Here is the passage from Stromata III:53 - 56:
Furthermore, the selfsame man cried aloud that "the kingdom of God does not consist in food and drink," not indeed in abstinence from wine and meat, "but in righteousness, peace, and joy in the Holy Spirit." Which of them goes about like Elijah clad in a sheepskin and a leather girdle? Which of them goes about like Isaiah, naked except for a piece of sacking and without shoes? Or clothed merely in a linen loincloth like Jeremiah? Which of them will imitate John's gnostic way of life? The blessed prophets also lived in this manner and were thankful to the Creator.
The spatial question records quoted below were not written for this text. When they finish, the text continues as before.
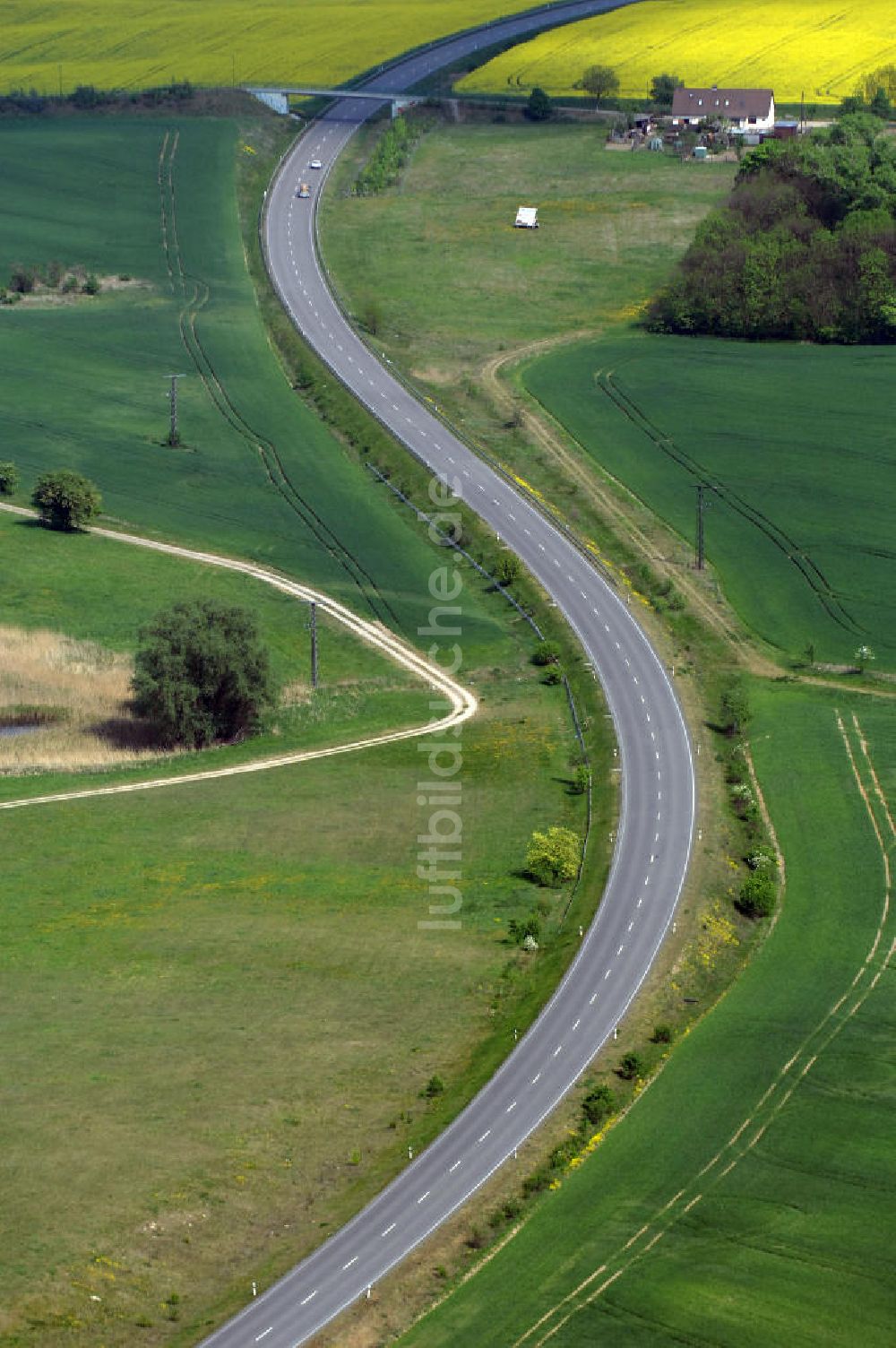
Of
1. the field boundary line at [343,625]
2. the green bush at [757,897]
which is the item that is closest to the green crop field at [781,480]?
the field boundary line at [343,625]

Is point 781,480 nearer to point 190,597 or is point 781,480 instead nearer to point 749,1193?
point 190,597

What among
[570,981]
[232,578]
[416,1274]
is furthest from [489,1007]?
[232,578]

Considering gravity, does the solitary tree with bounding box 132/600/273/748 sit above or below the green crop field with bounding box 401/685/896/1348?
above

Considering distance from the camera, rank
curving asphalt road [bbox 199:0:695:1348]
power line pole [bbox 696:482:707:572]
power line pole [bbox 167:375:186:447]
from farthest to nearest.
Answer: power line pole [bbox 167:375:186:447]
power line pole [bbox 696:482:707:572]
curving asphalt road [bbox 199:0:695:1348]

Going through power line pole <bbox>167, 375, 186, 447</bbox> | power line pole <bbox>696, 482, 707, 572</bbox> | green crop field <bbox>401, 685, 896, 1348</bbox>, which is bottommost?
green crop field <bbox>401, 685, 896, 1348</bbox>

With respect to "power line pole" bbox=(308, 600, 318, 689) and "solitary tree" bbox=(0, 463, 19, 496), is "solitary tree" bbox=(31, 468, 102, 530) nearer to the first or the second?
"solitary tree" bbox=(0, 463, 19, 496)

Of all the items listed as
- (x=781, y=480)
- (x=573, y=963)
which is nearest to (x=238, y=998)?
(x=573, y=963)

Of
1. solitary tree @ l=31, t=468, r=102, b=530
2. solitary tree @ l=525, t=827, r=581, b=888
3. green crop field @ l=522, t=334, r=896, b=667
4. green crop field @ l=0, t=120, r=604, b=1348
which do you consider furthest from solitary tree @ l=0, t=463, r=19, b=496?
solitary tree @ l=525, t=827, r=581, b=888
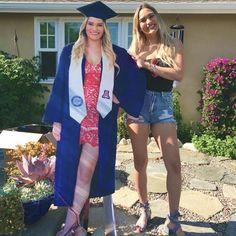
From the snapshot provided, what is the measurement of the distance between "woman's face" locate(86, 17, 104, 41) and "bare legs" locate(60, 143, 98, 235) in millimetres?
835

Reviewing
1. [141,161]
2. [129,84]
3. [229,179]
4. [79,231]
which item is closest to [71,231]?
[79,231]

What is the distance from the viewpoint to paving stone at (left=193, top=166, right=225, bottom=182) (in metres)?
5.25

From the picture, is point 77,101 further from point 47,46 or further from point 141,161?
point 47,46

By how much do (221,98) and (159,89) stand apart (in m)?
3.97

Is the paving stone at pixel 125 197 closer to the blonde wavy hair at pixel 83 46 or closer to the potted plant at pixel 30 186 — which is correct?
the potted plant at pixel 30 186

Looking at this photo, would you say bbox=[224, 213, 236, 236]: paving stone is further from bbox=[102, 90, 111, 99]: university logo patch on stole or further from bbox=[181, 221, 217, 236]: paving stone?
bbox=[102, 90, 111, 99]: university logo patch on stole

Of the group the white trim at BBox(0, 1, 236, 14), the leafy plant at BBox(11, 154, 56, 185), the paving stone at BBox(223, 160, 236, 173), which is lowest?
the paving stone at BBox(223, 160, 236, 173)

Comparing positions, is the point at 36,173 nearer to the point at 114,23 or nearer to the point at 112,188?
the point at 112,188

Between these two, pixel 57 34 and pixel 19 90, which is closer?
pixel 19 90

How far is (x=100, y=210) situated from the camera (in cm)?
379

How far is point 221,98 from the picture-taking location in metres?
6.89

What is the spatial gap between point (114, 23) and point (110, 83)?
17.4 feet

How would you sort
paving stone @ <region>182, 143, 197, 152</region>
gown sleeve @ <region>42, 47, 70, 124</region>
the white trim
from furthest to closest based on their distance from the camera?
the white trim
paving stone @ <region>182, 143, 197, 152</region>
gown sleeve @ <region>42, 47, 70, 124</region>

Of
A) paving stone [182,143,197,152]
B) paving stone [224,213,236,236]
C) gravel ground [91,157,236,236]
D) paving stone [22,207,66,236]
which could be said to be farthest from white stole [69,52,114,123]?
paving stone [182,143,197,152]
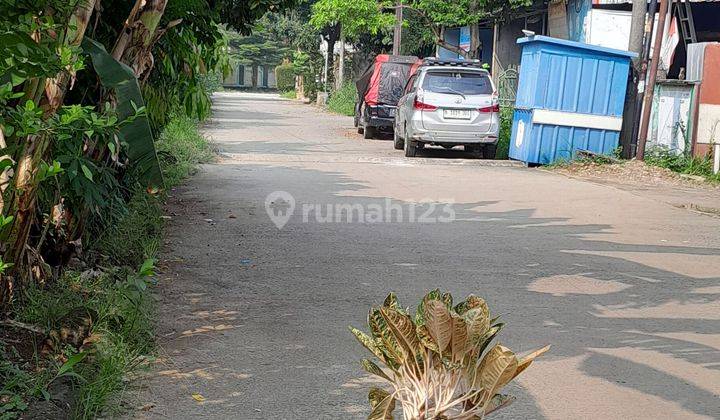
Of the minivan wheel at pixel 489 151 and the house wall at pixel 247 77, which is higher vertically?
the house wall at pixel 247 77

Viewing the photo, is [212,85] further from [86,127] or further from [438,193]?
[86,127]

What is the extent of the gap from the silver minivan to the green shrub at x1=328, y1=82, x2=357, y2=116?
1981 cm

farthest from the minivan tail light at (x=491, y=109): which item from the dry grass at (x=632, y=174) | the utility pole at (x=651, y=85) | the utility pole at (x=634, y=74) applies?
the utility pole at (x=651, y=85)

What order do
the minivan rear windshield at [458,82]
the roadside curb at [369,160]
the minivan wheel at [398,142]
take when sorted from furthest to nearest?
the minivan wheel at [398,142] → the minivan rear windshield at [458,82] → the roadside curb at [369,160]

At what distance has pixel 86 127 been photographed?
164 inches

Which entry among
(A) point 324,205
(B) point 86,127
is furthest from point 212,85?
(B) point 86,127

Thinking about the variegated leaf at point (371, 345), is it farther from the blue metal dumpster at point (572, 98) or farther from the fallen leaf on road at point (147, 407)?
the blue metal dumpster at point (572, 98)

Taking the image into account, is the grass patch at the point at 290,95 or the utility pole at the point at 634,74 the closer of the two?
the utility pole at the point at 634,74

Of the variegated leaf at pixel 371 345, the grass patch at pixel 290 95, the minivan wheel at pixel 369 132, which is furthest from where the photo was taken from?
the grass patch at pixel 290 95

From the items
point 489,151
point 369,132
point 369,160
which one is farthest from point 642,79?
point 369,132

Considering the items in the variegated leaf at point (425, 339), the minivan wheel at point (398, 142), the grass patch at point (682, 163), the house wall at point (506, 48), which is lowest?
the minivan wheel at point (398, 142)

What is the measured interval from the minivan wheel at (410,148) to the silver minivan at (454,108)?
0.18m

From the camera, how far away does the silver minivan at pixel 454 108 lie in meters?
18.2

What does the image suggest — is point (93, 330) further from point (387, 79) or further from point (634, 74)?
point (387, 79)
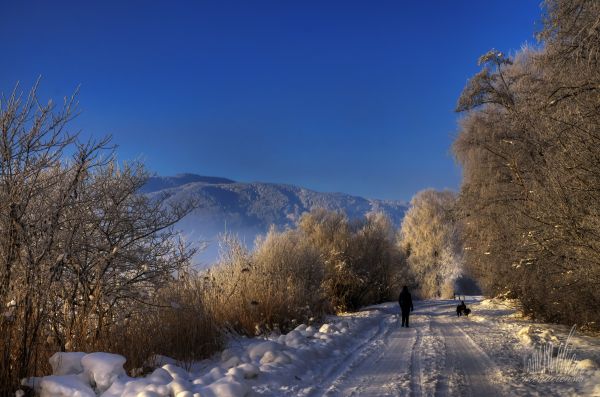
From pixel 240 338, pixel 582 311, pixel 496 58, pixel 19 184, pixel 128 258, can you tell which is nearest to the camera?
pixel 19 184

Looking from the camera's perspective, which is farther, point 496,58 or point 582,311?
point 496,58

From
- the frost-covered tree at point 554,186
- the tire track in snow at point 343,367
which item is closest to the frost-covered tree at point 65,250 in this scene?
the tire track in snow at point 343,367

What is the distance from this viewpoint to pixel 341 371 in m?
7.50

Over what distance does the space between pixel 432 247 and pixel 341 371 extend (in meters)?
44.5

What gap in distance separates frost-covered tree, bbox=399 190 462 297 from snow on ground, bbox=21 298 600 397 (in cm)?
3771

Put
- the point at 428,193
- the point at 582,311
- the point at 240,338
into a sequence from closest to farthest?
the point at 240,338 → the point at 582,311 → the point at 428,193

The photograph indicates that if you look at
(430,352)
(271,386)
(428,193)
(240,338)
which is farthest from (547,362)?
(428,193)

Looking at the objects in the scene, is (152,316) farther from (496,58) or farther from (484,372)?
(496,58)

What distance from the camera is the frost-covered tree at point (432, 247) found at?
159ft

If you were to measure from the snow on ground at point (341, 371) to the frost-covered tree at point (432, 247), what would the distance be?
1485 inches

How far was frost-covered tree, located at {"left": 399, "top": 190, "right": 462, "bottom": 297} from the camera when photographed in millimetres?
48469

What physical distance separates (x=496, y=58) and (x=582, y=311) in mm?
11907

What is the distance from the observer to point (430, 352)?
9.59m

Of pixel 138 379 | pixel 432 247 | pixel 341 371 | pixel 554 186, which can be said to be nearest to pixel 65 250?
pixel 138 379
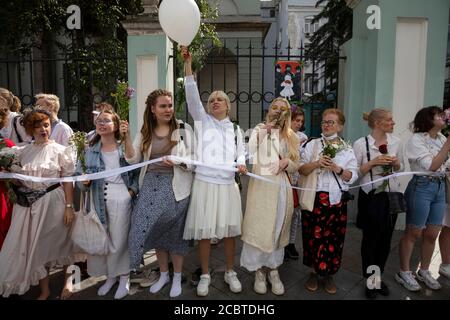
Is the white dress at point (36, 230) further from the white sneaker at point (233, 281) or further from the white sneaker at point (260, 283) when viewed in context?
the white sneaker at point (260, 283)

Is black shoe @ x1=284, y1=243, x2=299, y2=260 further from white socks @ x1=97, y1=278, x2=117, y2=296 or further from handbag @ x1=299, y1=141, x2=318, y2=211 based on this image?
white socks @ x1=97, y1=278, x2=117, y2=296

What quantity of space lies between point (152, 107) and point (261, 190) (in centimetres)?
127

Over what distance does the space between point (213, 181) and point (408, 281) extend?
2.15 meters

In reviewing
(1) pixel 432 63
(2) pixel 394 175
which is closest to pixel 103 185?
(2) pixel 394 175

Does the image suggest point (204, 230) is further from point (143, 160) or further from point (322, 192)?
point (322, 192)

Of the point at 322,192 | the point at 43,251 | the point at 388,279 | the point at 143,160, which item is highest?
the point at 143,160

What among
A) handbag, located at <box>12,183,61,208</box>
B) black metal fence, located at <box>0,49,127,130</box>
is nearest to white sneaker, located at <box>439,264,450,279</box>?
handbag, located at <box>12,183,61,208</box>

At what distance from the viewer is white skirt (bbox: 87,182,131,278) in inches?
122

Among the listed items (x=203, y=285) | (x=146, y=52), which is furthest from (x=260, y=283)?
(x=146, y=52)

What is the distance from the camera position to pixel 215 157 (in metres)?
3.16

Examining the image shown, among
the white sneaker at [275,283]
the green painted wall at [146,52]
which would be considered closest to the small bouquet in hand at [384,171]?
the white sneaker at [275,283]

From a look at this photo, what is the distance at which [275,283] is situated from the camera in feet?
10.7

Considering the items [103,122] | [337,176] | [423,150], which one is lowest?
[337,176]

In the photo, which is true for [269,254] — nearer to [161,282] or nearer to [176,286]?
[176,286]
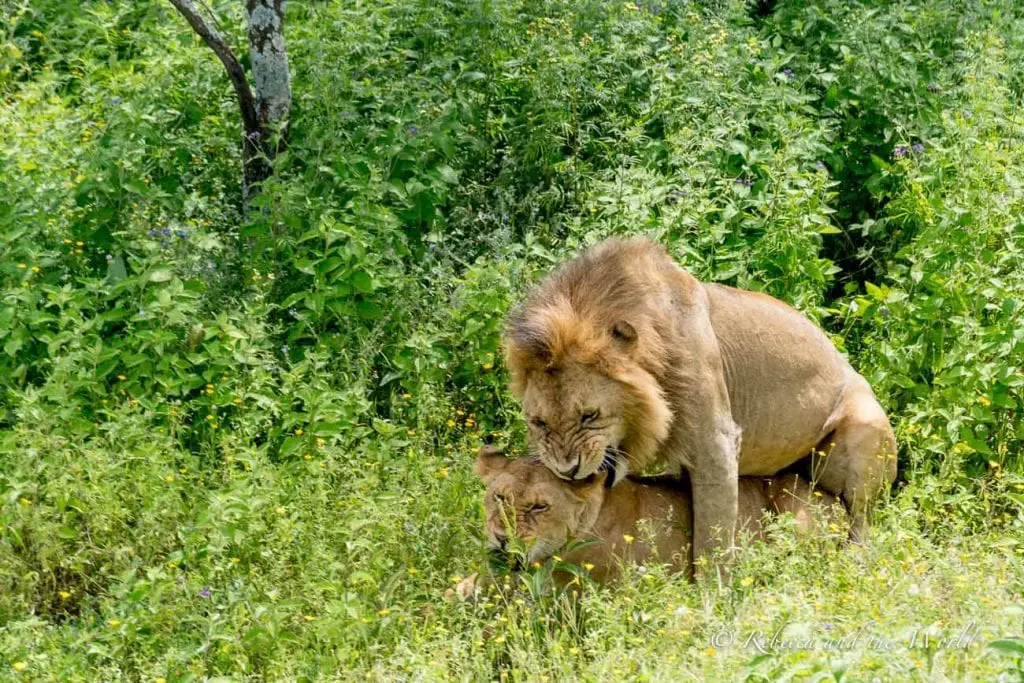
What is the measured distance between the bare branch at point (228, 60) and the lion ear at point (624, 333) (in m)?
3.49

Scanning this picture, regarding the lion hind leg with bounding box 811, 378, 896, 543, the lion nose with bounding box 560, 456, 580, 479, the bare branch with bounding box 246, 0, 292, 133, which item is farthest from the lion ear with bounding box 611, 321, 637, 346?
the bare branch with bounding box 246, 0, 292, 133

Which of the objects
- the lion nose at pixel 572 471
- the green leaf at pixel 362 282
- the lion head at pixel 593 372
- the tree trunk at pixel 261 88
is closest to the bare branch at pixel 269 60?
the tree trunk at pixel 261 88

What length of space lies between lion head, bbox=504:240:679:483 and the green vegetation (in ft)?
1.83

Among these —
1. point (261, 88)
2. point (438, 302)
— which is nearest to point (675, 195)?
point (438, 302)

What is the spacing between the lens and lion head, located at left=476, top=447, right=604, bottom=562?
5.66 m

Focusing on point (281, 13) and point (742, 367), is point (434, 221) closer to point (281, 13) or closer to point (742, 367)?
point (281, 13)

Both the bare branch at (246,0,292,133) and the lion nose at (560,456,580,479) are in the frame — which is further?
the bare branch at (246,0,292,133)

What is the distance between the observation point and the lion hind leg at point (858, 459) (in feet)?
21.4

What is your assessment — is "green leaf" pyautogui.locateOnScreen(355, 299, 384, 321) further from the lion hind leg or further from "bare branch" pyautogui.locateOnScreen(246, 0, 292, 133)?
the lion hind leg

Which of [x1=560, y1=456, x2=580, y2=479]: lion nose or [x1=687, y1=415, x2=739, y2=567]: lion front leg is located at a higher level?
[x1=560, y1=456, x2=580, y2=479]: lion nose

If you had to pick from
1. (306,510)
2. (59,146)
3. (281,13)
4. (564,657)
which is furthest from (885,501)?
(59,146)

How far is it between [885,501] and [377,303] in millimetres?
2847

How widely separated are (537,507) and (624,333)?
78 centimetres

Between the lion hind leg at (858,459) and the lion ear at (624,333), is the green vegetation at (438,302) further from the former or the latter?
the lion ear at (624,333)
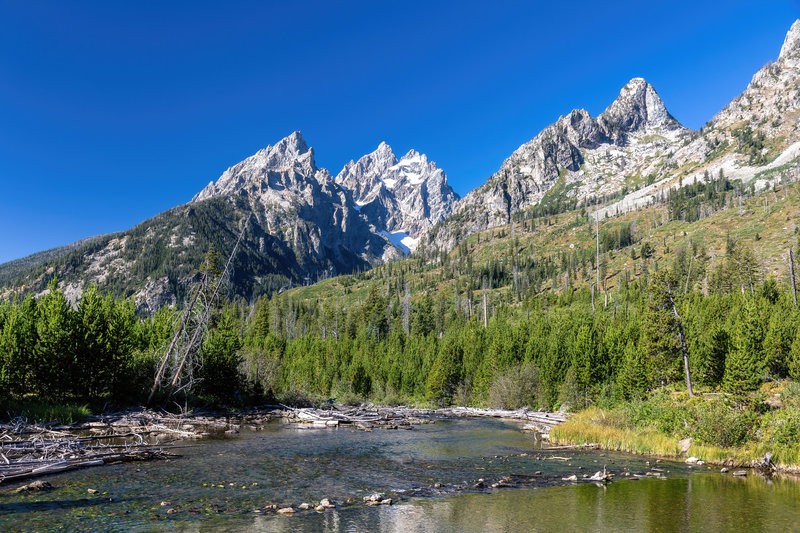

The "righteousness" of Carpocrates, however, and those like him who pursue immoral "communion" is to be refuted by an argument along the following lines. Immediately after the words "Give to him that asks you," he continues: " And do not turn away from him who wishes to borrow ."Thus it is this kind of communion which he is teaching, not the immoral kind. How can there be one who asks and receives and borrows unless there is someone who possesses and gives and lends? What, then, is the position when the Lord says, "I was hungry and you fed me, I was thirsty and you gave me drink, I was a stranger and you took me in, naked and you clothed me," after which he adds "inasmuch as you did it to one of these little ones, you did it to me"? And does he not lay down the same principle in the Old Testament? "He who gives to the poor lends to God," and "Do not avoid giving to the needy," he says.
And again: "Let not your almsgiving and faithfulness lapse." And: "Poverty brings a man low, but the hands of the energetic are made rich." And he adds: "Behold the man who has not given his money on usury is accepted." And does he not declare expressly, " A man's wealth is judged to be his soul’s ransom"? Just as the world is composed of opposites, of heat and cold, dry and wet, so also is it made up of givers and receivers. Again when he says, "If you would be perfect, sell your possessions and give to the poor," he convicts the man who boasts that he has kept all the commandments~ from his youth up. For he had not fulfilled "Thou shalt love thy neighbour as thyself." Only then was he taught by the Lord who wished to make him perfect, to give for love's sake.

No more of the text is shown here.